А когда он закончил, начали вы. Картина за картиной. Может быть, начали вы в духе конструктивной критики, не знаю. Но по мере того как вы перебирали полотно за полотном, вас обуяла радость травли. Безжалостность ее была жуткой. Вы высматривали каждый недостаток, каждую слабость и тыкали в них; каждая картина разбиралась по косточкам, цвет за цветом, линия за линией, форма за формой. От вас ничто не ускользало, и это был tour de force8, блистательный образчик последовательного импровизируемого стирания в порошок. И на протяжении всего этого бедняга Андерсон был вынужден сидеть там, вежливо, почтительно; вынужден был скрепить лицо, не показывать, какой пытке вы его подвергаете, пока превращаете его мечты в прах. Не сомневаюсь, он надеялся, что при виде них вы захлопаете в ладоши и объявите все до единой шедеврами. По меньшей мере он рассчитывал на нечестность с вашей стороны: вежливую похвалу и обещание замолвить словечко организаторам какой-нибудь выставки, чтобы они нашли место на своих стендах для одной, и он получил бы свой шанс.
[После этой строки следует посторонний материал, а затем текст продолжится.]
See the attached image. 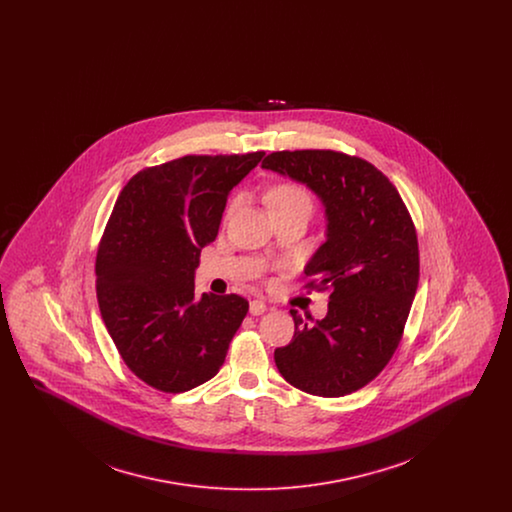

Но нечестность была не в вашем характере — во всяком случае, тогда. Она была бы предательством чего-то более важного, чем дружба, каких-то там человеческих отношений. Андерсон никуда не годился. Ничто другое вас не касалось. Его дело — посмотреть правде в глаза. Ваше дело — заставить его посмотреть. Вы были жестоки во имя искусства, беспощадны и злобны, защищая его. Вы оставили Андерсона выпотрошенным, отняв его мечты и показав ему, каков он на самом деле. Критик как зеркало — без лести, суровый, едко правдивый.
Я бы этого не смог: я бы выбрал вежливый, нечестный, утешающий путь, который, несомненно, в конечном счете привел бы туда же. И я не мог не согласиться с тем, что вы говорили; как всегда, вы были правы, каждый недостаток был реален, и вы не преувеличивали. Ваше сокрушение было взвешенным, неистовство уничтожения — спокойным.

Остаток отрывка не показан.